As city centre real estate costs continue to rise, we’ve seen a growing trend for businesses moving out of cities and enticing talent through creating sprawling, campus-style destination workplaces. But how do you design an office to highlight its location?

These sprawling campuses often provide more on site facilities to take advantage of their greater floor space and out of town location. At the same time, city centre offices can entice staff through convenient commutes and unrivalled access to central amenities, instead focussing their fit outs on team outputs, rather than services for individual staff members.

We compare the different considerations between city and campus office designs, so you can focus your fit out to get the best out of your facilities and staff.

Commute: motorway or metropolitan line?

Whether in the city or country, there’s no getting away from the inevitable daily commute. But this can vary considerably depending on your office’s location.

For staff commuting to business parks or out of town locations, driving is often the most feasible option. So how does that affect your office design choices? Drivers may appreciate facilities that counteract the negative effect of sitting in the car for 10-plus hours a week; like a gym, walking routes around the office or showers to support a lunchtime running club. At Nuffield Health in Epsom, this amazing gym is just one of the many elements of their office design that encourages a healthy and active lifestyle for their employees.

● **YOUR TASK**
In the text on city and campus office design, what is often the most feasible way for staff to commute to business parks or out-of-town locations?

● **INPUT DATA**
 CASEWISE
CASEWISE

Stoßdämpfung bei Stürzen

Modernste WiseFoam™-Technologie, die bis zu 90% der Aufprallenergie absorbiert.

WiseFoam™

● **EXERCISE RESPONSE**
Driving.